OESAA delivers Autoinform Live workshop training event
The Original Equipment Suppliers Aftermarket Association (OESAA) has delivered its latest Autoinform Live workshop training event. Held at the GTG Academy in Wolverhampton last weekend, more than 200 industry professionals attended the UK’s biggest workshop training event, with sessions delivered by OE suppliers and well-respected industry figures.
Automotive training expert, Frank Massey was on-hand to deliver training sessions on future technologies and industry issues, such as ‘Pumping losses’ – the mechanical inefficiency of a gasoline engine caused by the position of the throttle – and vibration analysis.
Talking about Autoinform Live, Massey said: “We’ve been involved with training for about 30 years now, and we decided to give it a brand – Autoinform – which provides education based on our experience and knowledge gained in the industry.

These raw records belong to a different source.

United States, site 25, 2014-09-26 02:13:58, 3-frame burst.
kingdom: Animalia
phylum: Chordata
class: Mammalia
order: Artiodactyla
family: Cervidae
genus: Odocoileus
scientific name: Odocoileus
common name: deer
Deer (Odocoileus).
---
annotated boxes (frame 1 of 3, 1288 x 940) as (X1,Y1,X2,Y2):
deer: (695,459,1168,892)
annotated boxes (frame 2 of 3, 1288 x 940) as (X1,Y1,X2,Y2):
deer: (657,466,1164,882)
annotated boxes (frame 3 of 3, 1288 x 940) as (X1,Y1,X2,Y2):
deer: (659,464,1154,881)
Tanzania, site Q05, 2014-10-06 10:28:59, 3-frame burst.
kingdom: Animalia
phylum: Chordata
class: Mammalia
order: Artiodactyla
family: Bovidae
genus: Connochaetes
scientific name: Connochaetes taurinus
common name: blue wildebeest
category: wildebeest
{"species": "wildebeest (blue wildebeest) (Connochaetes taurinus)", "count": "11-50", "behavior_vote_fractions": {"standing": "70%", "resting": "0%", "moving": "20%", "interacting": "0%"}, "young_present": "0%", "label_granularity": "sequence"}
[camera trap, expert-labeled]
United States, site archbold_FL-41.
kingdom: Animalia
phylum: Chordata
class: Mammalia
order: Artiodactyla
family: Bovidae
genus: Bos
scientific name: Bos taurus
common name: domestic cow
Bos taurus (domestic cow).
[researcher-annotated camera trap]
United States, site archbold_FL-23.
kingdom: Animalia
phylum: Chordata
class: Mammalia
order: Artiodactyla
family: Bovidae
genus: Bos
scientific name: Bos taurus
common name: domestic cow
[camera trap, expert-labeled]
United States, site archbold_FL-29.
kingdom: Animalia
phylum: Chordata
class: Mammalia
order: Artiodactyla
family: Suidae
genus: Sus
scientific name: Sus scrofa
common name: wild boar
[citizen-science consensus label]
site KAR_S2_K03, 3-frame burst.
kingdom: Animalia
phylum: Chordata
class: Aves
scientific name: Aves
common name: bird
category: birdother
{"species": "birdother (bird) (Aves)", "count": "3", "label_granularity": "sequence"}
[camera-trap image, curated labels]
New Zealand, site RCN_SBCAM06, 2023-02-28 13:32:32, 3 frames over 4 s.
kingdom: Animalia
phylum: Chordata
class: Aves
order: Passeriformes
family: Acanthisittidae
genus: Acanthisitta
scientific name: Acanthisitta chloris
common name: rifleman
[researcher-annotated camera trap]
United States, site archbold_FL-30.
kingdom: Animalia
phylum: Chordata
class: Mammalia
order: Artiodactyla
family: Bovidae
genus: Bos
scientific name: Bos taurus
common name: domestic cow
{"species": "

“The event changes every year, and each time we try to put a different ‘flavour’ on it; for example, we might concentrate on ignition, common rail or emissions, which is a really big issue at the moment.
“It means we have to do a lot of research – which is great for us – and to-date it’s been really well received. We’re getting good numbers and the right calibre of people: those who want to progress and succeed in the industry.”
Schaeffler’s technical services manager, Malcolm Short added: “We try to refresh the event every year, with more presentations, updated content and new suppliers.
“The garages love that this event takes place at the weekend: we did a survey after the Edinburgh show and people responded overwhelmingly that they wanted it on Saturday and Sunday as it meant they weren’t taking time out of their busy working weeks.”
With the seminar schedule divided into three categories, Autoinform Live 2017 gave delegates the option of booking the programme which best suited their requirements.
Acoustic partitioning helped to eliminate distractions from the other training sessions, with many of the classes utilising a professional audio system. Presenters lead such sessions using wireless microphones to delegates in over-ear headsets to help cancel out unwanted background noise.
Malcolm Short continued: “The headsets, which we introduced last year, are great if you’re in a busy workshop. This year we coordinated the event so that two people weren’t presenting side-by-side, keeping background noise down.”
OESAA chairman, Nigel Morgan said: “Malcolm works with the suppliers to make sure that the training we provide is interesting and topical for our delegates every time.
“However, the reason we continue to organise these events remains unchanged: as technology evolves it really is the OE suppliers who are best placed to support the people who are fitting our products.
“Roughly 50-60 per cent of attendees come every year because they recognise that technology moves on so quickly, and we give them the knowledge they need to stay ahead of the game.”